▸ **Exercises to complete**:
(1) In the article about the Charlotte shooting, what do Mr. Scott's family members say he was holding instead of a weapon?
(2) Tally the lines of the listing that contain the word "hardwood", and reply with the number alone.

About 16 police officers in Charlotte, N.C., were injured when a standoff between law enforcement and demonstrators turned ugly overnight after an officer fatally shot a black man on Tuesday afternoon.

Protesters clashed with police officers in riot gear and blocked a stretch of Interstate 85. Video from local television early Wednesday showed some demonstrators looting trucks that had been stopped on the highway and setting fire to the cargo.

Police Chief Kerr Putney said during a news conference on Wednesday morning that the officers had sustained minor injuries and that one person had been arrested during the protests, which began in the University City neighborhood in northeast Charlotte, near the campus of the University of North Carolina at Charlotte.

WSOC-TV reported that looters later moved off the highway and tried to break into a Walmart before officers arrived in force to keep them out, and at least one family driving on Interstate 85 reported that their windshield had been shattered by demonstrators throwing rocks.

Mayor Jennifer Roberts urged calm in a series of Twitter messages and promised a thorough investigation into the shooting death of Keith L. Scott, 43.

“The community deserves answers and full investigation will ensue,” Ms. Roberts said. “Will be reaching out to community leaders to work together.”

The shooting occurred just before 4 p.m. on Tuesday as officers were trying to serve an arrest warrant for another person in an apartment complex.

Police officials said the officer opened fire because Mr. Scott, who they said was armed with a gun, “posed an imminent deadly threat.”

Although their accounts sometimes diverged, members of Mr. Scott’s family generally told local news outlets that he had not had a weapon. Instead, they said, he had been clutching a book while waiting to pick up a child after school.

The shooting revived scrutiny of a police department that drew national attention about three years ago when a white officer was quickly charged with voluntary manslaughter after he killed Jonathan Ferrell, an unarmed black man.

The shooting in Charlotte this week was the latest in a string of deaths of black people at the hands of the police that have stoked outrage around the country. It came just a few days after a white police officer in Tulsa, Okla., fatally shot Terence Crutcher, an unarmed black man, who could be seen on video raising his hands above his head. The encounters, many of them at least partly caught on video, have led to intense debate about race relations and law enforcement.

In Charlotte, dozens of chanting demonstrators, some of them holding signs, began gathering near the site of the shooting on Tuesday evening. Around 10 p.m., the Police Department said on Twitter that it had sent its civil emergency unit to the scene “to safely remove our officers.”

Some records
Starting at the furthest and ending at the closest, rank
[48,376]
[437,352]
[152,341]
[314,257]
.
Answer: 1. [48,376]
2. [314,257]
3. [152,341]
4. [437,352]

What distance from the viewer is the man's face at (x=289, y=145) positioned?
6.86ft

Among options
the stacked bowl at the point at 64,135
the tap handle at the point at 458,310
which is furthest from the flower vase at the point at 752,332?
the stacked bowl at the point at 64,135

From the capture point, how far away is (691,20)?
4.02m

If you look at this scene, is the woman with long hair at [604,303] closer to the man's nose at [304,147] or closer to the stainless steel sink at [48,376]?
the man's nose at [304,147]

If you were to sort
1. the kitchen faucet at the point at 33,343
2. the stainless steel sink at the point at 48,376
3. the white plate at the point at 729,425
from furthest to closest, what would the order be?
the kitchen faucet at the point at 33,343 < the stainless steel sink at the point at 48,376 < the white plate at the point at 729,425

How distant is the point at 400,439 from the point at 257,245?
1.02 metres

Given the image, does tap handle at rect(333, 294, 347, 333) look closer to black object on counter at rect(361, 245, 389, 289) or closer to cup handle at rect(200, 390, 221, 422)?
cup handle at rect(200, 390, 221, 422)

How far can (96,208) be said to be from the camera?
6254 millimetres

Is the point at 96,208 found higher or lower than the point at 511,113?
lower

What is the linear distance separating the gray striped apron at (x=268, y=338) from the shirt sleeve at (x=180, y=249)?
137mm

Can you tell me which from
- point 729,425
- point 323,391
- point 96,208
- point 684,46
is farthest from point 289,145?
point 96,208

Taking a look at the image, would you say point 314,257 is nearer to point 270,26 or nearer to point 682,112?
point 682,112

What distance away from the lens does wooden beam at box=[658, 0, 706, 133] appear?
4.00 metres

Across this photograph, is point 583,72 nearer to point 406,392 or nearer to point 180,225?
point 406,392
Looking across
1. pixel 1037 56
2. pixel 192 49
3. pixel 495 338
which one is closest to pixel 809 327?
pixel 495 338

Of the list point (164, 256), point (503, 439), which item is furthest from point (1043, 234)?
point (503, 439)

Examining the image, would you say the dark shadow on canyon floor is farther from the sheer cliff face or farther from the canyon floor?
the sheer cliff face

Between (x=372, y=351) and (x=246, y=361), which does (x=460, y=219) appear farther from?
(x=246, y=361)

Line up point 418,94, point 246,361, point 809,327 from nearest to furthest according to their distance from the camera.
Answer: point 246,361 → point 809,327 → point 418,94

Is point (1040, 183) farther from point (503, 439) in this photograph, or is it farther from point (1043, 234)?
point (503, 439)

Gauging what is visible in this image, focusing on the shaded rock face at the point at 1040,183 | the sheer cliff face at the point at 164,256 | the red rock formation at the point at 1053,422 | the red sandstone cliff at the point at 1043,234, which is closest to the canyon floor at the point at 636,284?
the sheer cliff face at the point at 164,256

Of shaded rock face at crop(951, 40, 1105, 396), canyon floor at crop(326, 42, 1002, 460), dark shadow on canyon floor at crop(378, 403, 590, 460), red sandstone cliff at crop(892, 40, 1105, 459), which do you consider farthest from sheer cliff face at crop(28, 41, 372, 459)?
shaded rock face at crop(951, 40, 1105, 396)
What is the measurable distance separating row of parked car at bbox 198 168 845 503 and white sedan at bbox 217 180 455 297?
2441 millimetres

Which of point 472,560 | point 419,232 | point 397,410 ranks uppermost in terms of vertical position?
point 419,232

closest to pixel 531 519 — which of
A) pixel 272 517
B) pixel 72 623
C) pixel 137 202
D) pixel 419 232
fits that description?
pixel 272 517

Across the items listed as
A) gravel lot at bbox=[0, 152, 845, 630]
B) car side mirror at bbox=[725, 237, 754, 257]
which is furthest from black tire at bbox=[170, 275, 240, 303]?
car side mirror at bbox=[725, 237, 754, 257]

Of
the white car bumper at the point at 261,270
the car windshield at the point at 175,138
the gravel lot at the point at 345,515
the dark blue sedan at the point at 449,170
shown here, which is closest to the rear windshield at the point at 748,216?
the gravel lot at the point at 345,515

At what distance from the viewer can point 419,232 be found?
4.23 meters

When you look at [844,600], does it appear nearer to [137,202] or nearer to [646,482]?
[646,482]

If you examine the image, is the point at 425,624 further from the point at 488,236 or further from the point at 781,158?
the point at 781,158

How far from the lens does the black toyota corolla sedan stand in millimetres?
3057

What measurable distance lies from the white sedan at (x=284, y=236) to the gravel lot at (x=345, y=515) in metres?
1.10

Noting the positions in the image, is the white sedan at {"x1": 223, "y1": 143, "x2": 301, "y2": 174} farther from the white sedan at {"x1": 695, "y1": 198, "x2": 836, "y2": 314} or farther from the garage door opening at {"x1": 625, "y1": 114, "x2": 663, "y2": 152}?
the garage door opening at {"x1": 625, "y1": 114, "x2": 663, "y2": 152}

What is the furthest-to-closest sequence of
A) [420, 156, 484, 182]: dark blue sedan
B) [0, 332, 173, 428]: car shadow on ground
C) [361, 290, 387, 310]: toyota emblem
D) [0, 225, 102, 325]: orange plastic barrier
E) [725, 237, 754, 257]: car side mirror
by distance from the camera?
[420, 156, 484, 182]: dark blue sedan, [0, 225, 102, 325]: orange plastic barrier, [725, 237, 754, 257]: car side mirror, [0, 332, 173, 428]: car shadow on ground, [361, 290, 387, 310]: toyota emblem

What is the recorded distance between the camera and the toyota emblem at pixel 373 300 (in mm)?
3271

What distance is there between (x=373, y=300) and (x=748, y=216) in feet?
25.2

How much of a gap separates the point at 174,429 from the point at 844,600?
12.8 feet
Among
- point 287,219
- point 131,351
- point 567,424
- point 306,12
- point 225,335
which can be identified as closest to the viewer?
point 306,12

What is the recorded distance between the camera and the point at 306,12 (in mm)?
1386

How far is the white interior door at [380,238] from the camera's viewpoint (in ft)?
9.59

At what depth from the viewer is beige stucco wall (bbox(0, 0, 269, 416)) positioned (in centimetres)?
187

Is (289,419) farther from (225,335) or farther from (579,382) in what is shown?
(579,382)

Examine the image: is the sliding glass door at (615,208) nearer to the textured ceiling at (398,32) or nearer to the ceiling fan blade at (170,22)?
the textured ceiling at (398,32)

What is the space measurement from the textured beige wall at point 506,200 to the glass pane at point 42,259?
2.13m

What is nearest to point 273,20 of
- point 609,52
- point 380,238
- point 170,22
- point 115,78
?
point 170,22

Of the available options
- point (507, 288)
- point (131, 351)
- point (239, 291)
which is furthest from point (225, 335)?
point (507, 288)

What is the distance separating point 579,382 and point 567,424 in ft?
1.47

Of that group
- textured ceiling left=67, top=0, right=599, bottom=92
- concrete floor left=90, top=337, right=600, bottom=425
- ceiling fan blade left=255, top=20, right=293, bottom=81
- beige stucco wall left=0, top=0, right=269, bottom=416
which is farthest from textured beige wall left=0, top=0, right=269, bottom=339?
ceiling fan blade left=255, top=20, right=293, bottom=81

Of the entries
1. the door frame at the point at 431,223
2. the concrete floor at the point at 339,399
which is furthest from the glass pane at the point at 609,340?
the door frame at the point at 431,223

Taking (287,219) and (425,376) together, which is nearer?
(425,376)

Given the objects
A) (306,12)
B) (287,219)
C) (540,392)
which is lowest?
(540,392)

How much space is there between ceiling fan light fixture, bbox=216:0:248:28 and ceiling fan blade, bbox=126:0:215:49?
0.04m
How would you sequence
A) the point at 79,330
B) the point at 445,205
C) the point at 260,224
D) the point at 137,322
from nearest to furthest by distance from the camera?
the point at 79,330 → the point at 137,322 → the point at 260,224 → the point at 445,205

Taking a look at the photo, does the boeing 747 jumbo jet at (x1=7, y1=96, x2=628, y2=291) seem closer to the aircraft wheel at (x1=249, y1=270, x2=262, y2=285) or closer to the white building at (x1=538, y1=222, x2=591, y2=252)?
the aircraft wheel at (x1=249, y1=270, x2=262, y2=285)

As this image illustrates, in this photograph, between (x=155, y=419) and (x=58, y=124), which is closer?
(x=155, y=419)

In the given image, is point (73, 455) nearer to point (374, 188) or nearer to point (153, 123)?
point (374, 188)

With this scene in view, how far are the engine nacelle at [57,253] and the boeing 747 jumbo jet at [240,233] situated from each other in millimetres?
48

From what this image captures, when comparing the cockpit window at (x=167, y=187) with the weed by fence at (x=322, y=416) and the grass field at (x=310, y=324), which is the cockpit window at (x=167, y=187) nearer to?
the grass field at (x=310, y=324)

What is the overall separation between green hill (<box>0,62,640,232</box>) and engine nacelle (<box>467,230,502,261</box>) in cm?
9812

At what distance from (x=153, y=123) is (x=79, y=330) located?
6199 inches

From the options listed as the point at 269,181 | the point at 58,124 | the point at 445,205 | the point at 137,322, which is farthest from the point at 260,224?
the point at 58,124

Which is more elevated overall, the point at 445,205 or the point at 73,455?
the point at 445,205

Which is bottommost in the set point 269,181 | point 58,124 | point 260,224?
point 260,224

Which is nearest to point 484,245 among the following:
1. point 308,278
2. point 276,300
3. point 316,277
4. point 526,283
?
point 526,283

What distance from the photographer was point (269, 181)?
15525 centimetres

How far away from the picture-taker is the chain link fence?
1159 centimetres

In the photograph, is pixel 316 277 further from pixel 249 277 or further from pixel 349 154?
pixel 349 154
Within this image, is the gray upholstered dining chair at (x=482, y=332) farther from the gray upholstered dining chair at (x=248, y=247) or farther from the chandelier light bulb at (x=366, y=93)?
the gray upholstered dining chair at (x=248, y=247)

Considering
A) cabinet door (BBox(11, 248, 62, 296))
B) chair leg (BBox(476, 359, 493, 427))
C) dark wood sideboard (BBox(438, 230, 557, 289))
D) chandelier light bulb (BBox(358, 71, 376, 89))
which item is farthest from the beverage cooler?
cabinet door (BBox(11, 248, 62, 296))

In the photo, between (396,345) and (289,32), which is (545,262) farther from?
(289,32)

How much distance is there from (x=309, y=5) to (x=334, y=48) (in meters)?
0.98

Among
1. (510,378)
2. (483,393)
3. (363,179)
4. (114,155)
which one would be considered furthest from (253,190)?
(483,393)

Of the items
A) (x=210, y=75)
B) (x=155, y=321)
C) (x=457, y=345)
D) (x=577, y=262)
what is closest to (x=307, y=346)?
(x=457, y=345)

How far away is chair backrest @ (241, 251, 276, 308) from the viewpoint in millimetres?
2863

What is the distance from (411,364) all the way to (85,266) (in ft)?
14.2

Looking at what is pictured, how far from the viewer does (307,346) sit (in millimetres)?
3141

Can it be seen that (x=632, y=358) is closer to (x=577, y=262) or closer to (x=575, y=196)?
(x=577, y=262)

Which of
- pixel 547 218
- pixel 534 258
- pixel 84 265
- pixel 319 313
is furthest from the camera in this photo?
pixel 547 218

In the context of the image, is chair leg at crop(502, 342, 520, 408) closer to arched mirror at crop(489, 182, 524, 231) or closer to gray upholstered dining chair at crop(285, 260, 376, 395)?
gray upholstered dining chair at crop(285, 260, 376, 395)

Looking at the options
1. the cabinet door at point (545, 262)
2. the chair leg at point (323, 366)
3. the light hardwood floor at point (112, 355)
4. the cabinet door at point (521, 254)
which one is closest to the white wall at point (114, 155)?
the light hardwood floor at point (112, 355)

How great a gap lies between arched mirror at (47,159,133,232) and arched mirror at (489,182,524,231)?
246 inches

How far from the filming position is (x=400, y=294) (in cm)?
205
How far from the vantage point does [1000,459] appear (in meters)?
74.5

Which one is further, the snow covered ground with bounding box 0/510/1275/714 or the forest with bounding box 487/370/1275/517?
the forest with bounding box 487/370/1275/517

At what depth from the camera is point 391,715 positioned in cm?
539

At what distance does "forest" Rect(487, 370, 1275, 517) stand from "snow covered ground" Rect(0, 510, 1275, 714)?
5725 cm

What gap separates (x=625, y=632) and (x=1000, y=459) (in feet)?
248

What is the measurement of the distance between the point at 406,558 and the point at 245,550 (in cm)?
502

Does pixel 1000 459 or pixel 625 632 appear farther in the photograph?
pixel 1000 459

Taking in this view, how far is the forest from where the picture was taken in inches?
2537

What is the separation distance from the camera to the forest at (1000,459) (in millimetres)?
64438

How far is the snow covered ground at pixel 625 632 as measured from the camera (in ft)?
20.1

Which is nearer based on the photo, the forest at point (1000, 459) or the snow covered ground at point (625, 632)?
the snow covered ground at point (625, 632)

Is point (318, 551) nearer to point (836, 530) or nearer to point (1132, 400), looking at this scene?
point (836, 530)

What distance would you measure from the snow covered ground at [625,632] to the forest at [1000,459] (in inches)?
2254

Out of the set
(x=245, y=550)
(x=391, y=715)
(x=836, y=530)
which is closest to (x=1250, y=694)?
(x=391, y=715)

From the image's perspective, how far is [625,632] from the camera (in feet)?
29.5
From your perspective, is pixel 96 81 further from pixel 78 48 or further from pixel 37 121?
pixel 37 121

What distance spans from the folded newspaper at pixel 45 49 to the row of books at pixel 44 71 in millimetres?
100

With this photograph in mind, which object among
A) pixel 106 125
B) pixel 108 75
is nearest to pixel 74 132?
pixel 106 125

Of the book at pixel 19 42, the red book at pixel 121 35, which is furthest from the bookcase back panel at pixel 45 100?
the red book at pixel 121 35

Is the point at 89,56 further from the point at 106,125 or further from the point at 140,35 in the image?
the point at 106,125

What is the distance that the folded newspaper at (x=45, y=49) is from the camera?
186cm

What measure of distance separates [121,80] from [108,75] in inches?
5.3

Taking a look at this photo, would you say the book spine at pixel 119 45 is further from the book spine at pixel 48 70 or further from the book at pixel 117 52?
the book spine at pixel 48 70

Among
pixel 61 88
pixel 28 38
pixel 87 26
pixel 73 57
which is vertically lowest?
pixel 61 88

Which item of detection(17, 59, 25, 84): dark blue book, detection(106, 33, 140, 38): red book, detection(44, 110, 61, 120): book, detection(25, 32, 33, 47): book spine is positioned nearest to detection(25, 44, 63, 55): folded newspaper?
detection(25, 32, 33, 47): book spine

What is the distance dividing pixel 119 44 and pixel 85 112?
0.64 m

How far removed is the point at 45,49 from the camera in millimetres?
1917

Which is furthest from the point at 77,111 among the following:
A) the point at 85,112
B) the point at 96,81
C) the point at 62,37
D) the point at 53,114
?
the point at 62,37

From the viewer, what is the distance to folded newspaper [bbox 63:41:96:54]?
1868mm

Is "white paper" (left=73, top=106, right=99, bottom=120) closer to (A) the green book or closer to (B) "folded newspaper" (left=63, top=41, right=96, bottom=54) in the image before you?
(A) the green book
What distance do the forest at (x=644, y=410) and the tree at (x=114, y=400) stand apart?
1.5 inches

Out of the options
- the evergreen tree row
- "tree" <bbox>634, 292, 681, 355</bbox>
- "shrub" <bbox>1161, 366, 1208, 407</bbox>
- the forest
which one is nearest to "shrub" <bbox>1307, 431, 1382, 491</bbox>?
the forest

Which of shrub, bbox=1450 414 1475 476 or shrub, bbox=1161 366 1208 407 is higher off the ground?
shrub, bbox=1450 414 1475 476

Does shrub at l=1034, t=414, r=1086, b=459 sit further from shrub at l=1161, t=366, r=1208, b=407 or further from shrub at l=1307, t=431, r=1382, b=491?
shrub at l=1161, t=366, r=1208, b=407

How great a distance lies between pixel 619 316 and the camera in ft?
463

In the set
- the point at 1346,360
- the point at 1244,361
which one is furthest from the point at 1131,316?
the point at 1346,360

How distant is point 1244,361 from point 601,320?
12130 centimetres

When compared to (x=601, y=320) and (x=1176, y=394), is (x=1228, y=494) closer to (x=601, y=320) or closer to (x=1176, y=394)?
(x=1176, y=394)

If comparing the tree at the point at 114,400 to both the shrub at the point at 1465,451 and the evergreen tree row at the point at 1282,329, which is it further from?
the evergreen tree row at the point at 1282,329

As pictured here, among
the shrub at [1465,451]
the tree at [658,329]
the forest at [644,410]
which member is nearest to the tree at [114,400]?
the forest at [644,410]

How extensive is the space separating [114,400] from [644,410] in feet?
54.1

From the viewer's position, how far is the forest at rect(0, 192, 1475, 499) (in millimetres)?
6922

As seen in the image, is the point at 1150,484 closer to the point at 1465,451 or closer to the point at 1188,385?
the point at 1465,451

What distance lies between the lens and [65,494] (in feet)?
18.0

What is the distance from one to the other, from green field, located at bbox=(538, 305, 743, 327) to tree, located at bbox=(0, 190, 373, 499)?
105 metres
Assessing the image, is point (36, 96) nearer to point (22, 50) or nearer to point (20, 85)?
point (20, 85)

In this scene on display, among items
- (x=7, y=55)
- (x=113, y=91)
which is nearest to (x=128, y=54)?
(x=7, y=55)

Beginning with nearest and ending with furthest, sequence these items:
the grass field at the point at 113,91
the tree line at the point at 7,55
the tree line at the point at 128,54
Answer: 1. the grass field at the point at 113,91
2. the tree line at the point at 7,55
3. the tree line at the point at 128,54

▸ **Answers for the tasks**:
(1) A book.

(2) 2